Mr. Karber said that if Russia invades, 5 million to 20 million Ukrainians — up to nearly half the population — are set to flee westward. Ukrainians also are preparing for insurgency warfare against a Russian occupation, he said.
For Ukraine to conduct a sustained military defense against Russia, its military needs air defenses and anti-armor weapons from nearby states, the report said.
“However, the most important assistance currently needed to make the existing Ukrainian force as defensible as possible in the current crisis (between now and the elections of 25 May) is non-lethal equipment from the U.S.,” the report states.
Body armor capable of stopping sniper rounds is an urgent need as Russian snipers and military agents are targeting officers in long-range assassinations. Current Ukrainian body armor is in very short supply and not capable of stopping sniper fire.
Night-vision goggles also are an urgent need to counter nighttime military infiltration routes.
“Again this is a technology routinely available to the Russian army and if it is provocative, then that provocation needs to be answered with [a] symmetric response,” the report said.
The Ukrainians also urgently need U.S. digital satellite radios for communications among units operating along the long front. Current Soviet-era analog military communications gear is inadequate and “will likely be taken down in the initial hours of conflict,” the report said.

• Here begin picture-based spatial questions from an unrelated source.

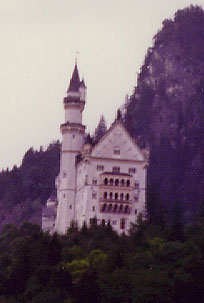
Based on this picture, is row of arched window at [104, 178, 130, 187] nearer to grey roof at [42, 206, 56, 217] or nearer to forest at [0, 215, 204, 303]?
forest at [0, 215, 204, 303]

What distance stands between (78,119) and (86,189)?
27.4ft

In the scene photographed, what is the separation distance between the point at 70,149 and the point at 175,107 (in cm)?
5728

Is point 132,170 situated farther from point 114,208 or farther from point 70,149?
point 70,149

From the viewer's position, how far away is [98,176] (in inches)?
4656

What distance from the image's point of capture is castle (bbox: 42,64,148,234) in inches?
4624

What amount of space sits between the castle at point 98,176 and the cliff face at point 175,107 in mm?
35868

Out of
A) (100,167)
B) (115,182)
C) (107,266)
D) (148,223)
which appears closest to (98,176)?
(100,167)

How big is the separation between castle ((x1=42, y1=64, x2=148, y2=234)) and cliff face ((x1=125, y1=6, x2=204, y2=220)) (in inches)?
1412

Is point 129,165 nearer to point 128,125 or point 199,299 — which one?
point 128,125

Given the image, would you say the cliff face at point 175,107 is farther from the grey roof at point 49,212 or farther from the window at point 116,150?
the window at point 116,150

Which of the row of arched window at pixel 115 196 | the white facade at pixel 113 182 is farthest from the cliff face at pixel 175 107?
the row of arched window at pixel 115 196

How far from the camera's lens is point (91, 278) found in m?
91.8

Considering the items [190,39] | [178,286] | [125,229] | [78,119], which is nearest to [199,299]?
[178,286]

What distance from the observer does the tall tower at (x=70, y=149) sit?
120375 millimetres
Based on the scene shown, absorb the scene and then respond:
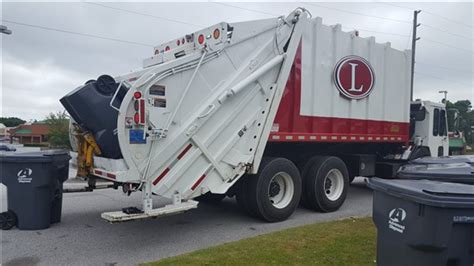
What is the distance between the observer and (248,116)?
20.2ft

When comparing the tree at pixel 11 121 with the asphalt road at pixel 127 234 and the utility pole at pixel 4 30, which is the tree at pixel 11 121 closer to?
the utility pole at pixel 4 30

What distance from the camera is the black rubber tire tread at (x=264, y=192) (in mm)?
6207

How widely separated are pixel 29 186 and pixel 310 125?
476cm

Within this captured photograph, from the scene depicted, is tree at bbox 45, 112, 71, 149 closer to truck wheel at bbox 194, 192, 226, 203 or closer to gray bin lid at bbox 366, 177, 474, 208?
truck wheel at bbox 194, 192, 226, 203

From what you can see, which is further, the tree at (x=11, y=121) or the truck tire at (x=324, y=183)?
the tree at (x=11, y=121)

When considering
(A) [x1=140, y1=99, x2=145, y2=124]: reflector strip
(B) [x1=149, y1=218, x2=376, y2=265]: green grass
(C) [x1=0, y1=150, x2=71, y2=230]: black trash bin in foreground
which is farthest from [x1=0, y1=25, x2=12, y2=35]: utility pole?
(B) [x1=149, y1=218, x2=376, y2=265]: green grass

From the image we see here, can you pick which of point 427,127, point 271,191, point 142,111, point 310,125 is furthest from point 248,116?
point 427,127

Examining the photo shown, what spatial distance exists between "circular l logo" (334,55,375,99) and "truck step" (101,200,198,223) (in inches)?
154

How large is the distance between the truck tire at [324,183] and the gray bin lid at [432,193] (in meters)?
3.38

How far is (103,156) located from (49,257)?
1468mm

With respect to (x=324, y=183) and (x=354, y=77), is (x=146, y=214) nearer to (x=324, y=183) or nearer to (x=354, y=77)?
(x=324, y=183)

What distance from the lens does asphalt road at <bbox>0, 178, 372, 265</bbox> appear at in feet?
15.5

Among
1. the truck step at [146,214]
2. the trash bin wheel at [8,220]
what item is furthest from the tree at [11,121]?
the truck step at [146,214]

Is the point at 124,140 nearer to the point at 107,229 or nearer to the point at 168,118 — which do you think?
the point at 168,118
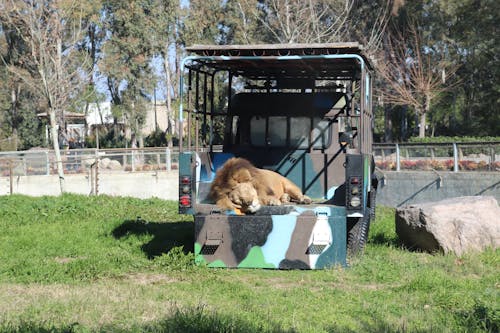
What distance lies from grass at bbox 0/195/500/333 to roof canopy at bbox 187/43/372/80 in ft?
8.69

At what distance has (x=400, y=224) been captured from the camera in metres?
10.2

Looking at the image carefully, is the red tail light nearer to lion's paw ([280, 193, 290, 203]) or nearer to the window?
lion's paw ([280, 193, 290, 203])

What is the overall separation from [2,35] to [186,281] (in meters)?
49.7

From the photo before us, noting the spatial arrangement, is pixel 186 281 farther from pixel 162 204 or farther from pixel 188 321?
pixel 162 204

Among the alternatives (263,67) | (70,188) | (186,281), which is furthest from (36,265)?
(70,188)

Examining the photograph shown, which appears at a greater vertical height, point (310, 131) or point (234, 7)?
point (234, 7)

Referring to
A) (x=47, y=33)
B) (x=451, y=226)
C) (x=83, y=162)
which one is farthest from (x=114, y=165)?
(x=451, y=226)

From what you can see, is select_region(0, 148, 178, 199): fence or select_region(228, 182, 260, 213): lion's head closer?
select_region(228, 182, 260, 213): lion's head

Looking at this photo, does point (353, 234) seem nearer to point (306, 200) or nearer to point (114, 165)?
point (306, 200)

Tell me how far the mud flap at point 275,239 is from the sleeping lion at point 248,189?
0.28 metres

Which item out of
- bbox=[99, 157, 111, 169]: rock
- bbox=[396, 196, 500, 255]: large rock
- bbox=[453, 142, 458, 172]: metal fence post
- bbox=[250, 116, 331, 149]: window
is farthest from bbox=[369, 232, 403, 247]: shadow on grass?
bbox=[99, 157, 111, 169]: rock

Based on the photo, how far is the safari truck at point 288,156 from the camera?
27.6 ft

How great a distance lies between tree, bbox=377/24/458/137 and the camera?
142ft

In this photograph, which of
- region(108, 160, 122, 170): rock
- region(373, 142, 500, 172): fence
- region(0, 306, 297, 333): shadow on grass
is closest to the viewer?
region(0, 306, 297, 333): shadow on grass
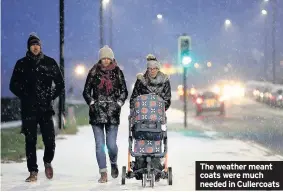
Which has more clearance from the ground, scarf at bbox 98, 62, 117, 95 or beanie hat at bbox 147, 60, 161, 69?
beanie hat at bbox 147, 60, 161, 69

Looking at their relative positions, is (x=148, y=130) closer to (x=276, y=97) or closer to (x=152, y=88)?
(x=152, y=88)

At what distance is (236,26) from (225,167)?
363 ft

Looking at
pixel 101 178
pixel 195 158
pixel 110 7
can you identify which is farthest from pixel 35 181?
pixel 110 7

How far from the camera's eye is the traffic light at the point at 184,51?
2091 centimetres

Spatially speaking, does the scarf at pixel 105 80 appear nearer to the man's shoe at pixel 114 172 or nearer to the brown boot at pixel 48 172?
the man's shoe at pixel 114 172

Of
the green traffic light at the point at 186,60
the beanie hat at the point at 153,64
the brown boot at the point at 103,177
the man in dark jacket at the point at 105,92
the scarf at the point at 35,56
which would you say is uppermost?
the green traffic light at the point at 186,60

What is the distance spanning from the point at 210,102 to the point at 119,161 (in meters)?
19.1

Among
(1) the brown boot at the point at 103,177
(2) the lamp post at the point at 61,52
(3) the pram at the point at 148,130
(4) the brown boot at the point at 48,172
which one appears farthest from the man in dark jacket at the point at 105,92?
(2) the lamp post at the point at 61,52

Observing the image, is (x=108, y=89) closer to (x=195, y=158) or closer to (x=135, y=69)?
(x=195, y=158)

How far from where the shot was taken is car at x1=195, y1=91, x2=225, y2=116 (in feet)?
102

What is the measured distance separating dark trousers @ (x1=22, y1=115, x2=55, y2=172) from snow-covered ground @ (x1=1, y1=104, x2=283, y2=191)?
35 cm

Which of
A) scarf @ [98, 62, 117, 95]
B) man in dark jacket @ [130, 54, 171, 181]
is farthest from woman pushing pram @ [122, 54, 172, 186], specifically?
scarf @ [98, 62, 117, 95]

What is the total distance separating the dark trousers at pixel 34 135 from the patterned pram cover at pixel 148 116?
1.46m

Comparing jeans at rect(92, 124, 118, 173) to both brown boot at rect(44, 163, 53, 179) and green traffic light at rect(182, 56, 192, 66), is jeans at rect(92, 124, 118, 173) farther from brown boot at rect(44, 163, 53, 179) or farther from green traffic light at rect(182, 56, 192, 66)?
green traffic light at rect(182, 56, 192, 66)
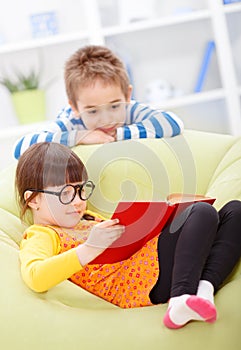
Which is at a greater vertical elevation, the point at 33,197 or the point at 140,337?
the point at 33,197

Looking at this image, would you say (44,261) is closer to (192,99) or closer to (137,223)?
(137,223)

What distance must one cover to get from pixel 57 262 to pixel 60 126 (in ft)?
2.65

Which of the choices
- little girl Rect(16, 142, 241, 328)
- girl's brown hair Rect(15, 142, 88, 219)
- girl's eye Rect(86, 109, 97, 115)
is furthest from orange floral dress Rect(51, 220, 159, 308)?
girl's eye Rect(86, 109, 97, 115)

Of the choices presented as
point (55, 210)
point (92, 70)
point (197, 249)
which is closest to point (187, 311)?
point (197, 249)

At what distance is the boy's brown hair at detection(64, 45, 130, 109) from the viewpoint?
205cm

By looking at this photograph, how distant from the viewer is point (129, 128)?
6.53ft

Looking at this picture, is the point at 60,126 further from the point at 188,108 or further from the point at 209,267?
the point at 188,108

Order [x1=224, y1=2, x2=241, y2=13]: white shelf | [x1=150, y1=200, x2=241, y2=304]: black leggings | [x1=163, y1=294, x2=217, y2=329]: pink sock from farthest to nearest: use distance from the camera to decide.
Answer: [x1=224, y1=2, x2=241, y2=13]: white shelf → [x1=150, y1=200, x2=241, y2=304]: black leggings → [x1=163, y1=294, x2=217, y2=329]: pink sock

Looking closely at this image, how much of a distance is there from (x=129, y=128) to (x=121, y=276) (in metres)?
0.59

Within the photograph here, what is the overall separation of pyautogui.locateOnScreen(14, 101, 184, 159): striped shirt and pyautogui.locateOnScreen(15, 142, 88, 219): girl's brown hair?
36 centimetres

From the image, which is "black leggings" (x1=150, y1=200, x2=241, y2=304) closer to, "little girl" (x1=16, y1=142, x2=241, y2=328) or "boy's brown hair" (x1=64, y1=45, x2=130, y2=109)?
"little girl" (x1=16, y1=142, x2=241, y2=328)

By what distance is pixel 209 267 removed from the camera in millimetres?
1419

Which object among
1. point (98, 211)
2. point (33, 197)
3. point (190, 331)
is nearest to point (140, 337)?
point (190, 331)

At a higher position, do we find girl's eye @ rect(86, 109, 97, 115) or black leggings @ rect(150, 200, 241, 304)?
girl's eye @ rect(86, 109, 97, 115)
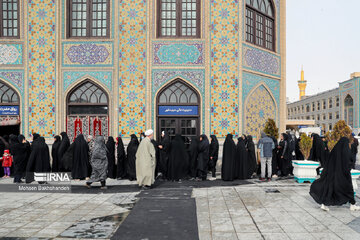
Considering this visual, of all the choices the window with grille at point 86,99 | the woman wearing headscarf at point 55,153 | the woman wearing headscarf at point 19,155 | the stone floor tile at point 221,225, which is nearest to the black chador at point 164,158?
the woman wearing headscarf at point 55,153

Under the restrictive “force multiplier” ban, the satellite radios supplied to some Ukrainian troops who fought with U.S. forces during the Iraq and Afghanistan conflicts cannot be sent to additional units.
For Ukraine’s small air force, aviation fuel is a fourth urgent requirement. Helicopters needed for surveillance of the borders are being grounded to save fuel for the anticipated conflict.

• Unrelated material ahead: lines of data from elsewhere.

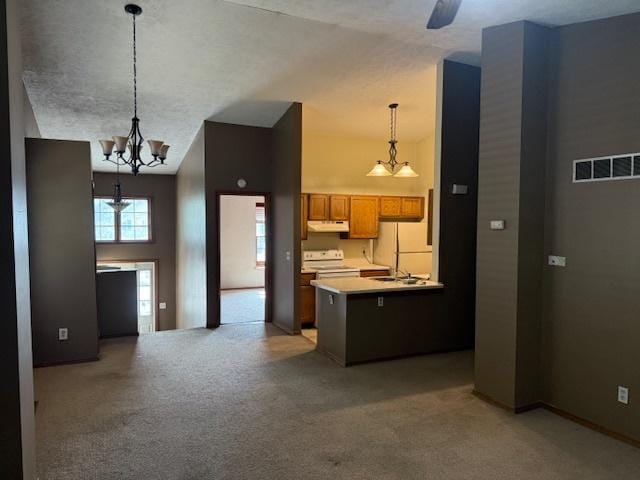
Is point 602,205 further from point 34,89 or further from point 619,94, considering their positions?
point 34,89

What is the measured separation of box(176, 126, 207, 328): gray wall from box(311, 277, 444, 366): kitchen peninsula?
88.5 inches

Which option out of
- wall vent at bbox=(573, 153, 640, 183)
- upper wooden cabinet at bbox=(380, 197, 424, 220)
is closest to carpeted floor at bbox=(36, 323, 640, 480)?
wall vent at bbox=(573, 153, 640, 183)

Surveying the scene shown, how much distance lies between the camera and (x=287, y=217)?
18.7 ft

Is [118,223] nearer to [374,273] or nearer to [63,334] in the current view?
[63,334]

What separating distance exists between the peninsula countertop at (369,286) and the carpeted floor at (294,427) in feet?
2.58

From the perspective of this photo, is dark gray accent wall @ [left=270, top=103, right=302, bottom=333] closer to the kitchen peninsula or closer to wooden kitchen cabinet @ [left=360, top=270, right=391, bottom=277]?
the kitchen peninsula

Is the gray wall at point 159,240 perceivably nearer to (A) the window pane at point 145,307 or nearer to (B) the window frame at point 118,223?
(B) the window frame at point 118,223

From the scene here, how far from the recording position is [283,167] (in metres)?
5.80

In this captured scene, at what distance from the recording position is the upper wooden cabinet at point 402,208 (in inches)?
277

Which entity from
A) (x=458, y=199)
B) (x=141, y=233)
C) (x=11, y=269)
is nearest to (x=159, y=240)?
(x=141, y=233)

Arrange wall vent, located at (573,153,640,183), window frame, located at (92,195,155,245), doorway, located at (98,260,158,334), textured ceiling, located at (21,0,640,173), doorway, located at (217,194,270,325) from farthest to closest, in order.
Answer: doorway, located at (217,194,270,325) → doorway, located at (98,260,158,334) → window frame, located at (92,195,155,245) → textured ceiling, located at (21,0,640,173) → wall vent, located at (573,153,640,183)

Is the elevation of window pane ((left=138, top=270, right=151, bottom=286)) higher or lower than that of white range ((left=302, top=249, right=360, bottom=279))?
lower

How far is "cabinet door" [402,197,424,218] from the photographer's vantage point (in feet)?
23.6

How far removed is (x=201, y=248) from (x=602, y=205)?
5.06 meters
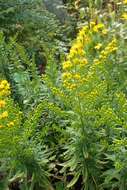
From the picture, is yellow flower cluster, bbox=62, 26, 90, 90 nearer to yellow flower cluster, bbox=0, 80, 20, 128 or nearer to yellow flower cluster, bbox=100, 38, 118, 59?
yellow flower cluster, bbox=0, 80, 20, 128

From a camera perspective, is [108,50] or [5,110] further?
[108,50]

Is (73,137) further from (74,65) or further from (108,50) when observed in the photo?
(108,50)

“The U.S. ban on aviation fuel as a ’force multiplier’ is blatantly ridiculous at a time that Russian aircraft and UAVs are routinely flying the Ukrainian border within minutes of target,” the report said. “Again, to respond to aggressive provocation is not provocative — indeed, unanswered it incentivizes continued provocation.”
The report concludes that in addition to military aid, the Ukrainians need U.S. military advice.

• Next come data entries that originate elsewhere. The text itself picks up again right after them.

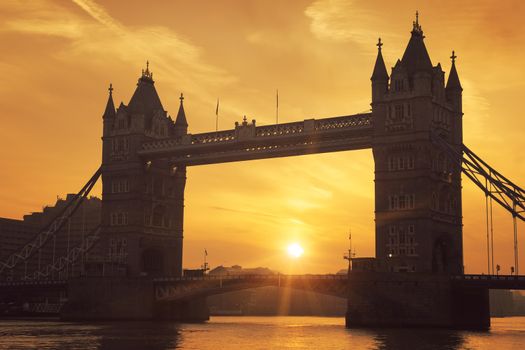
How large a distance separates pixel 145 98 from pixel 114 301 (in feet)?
130

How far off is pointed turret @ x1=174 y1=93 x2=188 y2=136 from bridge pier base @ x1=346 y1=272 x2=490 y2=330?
Result: 58.8 meters

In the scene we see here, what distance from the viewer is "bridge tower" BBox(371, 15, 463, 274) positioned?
117250 millimetres

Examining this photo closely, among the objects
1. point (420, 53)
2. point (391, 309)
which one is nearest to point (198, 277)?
point (391, 309)

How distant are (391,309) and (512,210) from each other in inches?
842

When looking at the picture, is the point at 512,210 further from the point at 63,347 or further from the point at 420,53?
the point at 63,347

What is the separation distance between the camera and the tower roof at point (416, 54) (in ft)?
397

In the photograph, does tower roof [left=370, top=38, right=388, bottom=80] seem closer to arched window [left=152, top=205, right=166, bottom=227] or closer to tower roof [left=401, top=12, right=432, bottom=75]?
tower roof [left=401, top=12, right=432, bottom=75]

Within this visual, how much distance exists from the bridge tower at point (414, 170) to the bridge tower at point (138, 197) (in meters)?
48.1

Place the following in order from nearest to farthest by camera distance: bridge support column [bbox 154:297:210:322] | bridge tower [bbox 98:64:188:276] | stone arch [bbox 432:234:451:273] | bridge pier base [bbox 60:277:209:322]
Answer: stone arch [bbox 432:234:451:273]
bridge pier base [bbox 60:277:209:322]
bridge support column [bbox 154:297:210:322]
bridge tower [bbox 98:64:188:276]

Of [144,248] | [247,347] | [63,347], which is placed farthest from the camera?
[144,248]

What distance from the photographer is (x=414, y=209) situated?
118 meters

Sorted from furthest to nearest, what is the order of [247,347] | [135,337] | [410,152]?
1. [410,152]
2. [135,337]
3. [247,347]

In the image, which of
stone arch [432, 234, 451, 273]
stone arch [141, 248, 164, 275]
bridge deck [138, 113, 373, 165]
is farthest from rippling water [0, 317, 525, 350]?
stone arch [141, 248, 164, 275]

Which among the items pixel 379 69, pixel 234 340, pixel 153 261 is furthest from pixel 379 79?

“As the crisis deepens, Ukraine needs a seasoned professional American military and national security advice to assist them in making prudent and wise decisions,” the report says. “If this cannot be provided by active military and civilian professionals, plans should be made to bring in retired senior people to help.”
Three House Armed Services Committee leaders, Reps. Howard P. “Buck” McKeon of California, Michael R. Turner of Ohio, and Mike Rogers of Alabama recently introduced legislation that would boost Ukraine’s defenses.
Mr. McKeon is chairman of the Armed Services Committee, and Mr. Turner and Mr. Rogers each serve as chairman of one of its subcommittees.
Sen. John McCain, Arizona Republican, said Sunday that the U.S. needs to supply Ukraine with weapons.
“We ought to at least, for God’s sake, give them some light weapons with which to defend themselves,” he said on CBS’ “Face the Nation.
“So far, this administration’s not done that, but they won’t even share some intelligence with the Ukrainian government,” he said. “I can tell you from my conversations with people in the government, they feel abandoned by us, and rightfully so. This is shameful.”
White House National Security Council spokeswoman Caitlin Hayden said Monday “we don’t have any announcements to make today” on military aid to Ukraine.
“Our main focus continues to be on supporting economic and diplomatic efforts to de-escalate the situation,” she said. “And as the president said, we do not see a military solution to crisis.”
A Pentagon spokeswoman, Eileen Lainez, said a variety of requests for military assistance are being reviewed together with the State Department.